Interested parties first had to go to the MAK Center for Art and Architecture in West Hollywood to ask for one of four keys that accessed the pool, as well as GPS coordinates. There were strict rules for using it: don’t copy the key, return it within 24 hours, and replenish the pool with a gallon of fresh water.
These flying saucer-shaped structures were built in the late 1970s and early 1980s as facilities to manufacturer computers, but were never completed. They’ve since fallen into wrack and ruin and, despite signs forbidding trespassing, have caught the imagination of Casa Grande locals.
According to Atlas Obscura, rumour is that the domes have been used for witchcraft and satanic worship, especially the tunnels that run beneath the east of the facility. Ghost stories aside, no trespassing is probably good advice.
Coober Pedy is the world’s largest opal mining area , but when prospectors discovered the region’s hidden treasure back in 1915, there was a practical problem. The area is seriously hot - temperatures can be 113 degrees in the shade, according to Smithsonian Magazine.
Using mining tools, early settlers solved this problem by digging holes into the hillsides to make underground homes. Today, about half of the population still live in these dugouts where the temperature remains cool, and the subterranean network includes public bars and a hotel, as well as underground homes.
In 1985, the town hit the big screen when it was used as a filming location for Mad Max Beyond Thunderdome.
The world famous Dead Sea Scrolls were first discovered in a small desert cave in the West Bank by a local shepherd in 1946. Archeologists quickly began a search of the surrounding desert caves in a hope to discover more biblical-era documents. The remains of 900 manuscripts have since been found in 12 caves located near Qumran, but the search is not over. Archeologists were still searching caves in the area as of 2018, according to Live Science.
It was only with the advent of commercial flight over Peru in the 1920s that the full extent of the Nazca Lines was discovered. What at first appeared to be geometric shapes were soon identified as more distinct shapes, including a spider, a monkey and a hummingbird, raising a whole load of questions as to what exactly their purpose was.
According to National Geographic, the true purpose of these incredible geoglyphs is still unknown, though the evidence points to some sort of ritual connection. Scientists think that the majority of lines were made by the Nazca people, who flourished from around A.D. 1 to 700.

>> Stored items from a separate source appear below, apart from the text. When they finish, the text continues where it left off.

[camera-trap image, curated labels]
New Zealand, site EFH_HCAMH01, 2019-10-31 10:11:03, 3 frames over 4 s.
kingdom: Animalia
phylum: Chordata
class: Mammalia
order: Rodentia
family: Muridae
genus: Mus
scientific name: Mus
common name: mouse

North of Santa Barbara, along the Guadalupe-Nipomo Dunes, stands a 35-ft-tall statue of Rameses II, and a promenade lined by five-ton sphinxes and an 800-foot long temple. Rather than being the remains of an ancient metropolis, these structures are actually the long-forgotten film set of Cecil B. DeMille's The Ten Commandments, one of the largest and most expensive film sets in Hollywood history.

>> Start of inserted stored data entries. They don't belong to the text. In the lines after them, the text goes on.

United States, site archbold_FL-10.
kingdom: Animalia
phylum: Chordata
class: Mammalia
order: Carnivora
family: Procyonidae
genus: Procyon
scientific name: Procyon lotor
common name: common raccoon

According to smithsonian.com, the production couldn’t afford to dismantle the set, and DeMille didn’t want to leave it intact and available for other filmmakers to use. Legend has it that the director chose to bulldoze the whole thing instead.

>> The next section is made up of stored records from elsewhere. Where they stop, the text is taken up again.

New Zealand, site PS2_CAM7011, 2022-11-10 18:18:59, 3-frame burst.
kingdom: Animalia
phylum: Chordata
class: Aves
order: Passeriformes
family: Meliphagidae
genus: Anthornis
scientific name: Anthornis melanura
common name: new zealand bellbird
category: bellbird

In 2016, diamond miners working the Namibian desert discovered the wreckage of a 500-year-old Portuguese ship filled with gold coins. The haul is believed to be worth upwards of £9 million, according to The Independent, and the ship has been confirmed as the remains of the Bom Jesus. The ship left Lisbon in 1533 and disappeared en route to India, along with its entire crew, near the Namibian town of Oranjemund.
Under Egypt’s Saqqara desert, archeologists discovered a complex underground network some 2,500 years old, and in it were eight million mummified dogs and puppies, according to edition.cnn.
According to scientists at Cardiff University, the animals would have been offerings to the gods and were regarded as intermediaries between the donor and the gods. In addition to the dog catacombs, the Saqqara desert also contains similar catacombs dedicated to baboons, cows, bulls, ibises, hawks, and cats.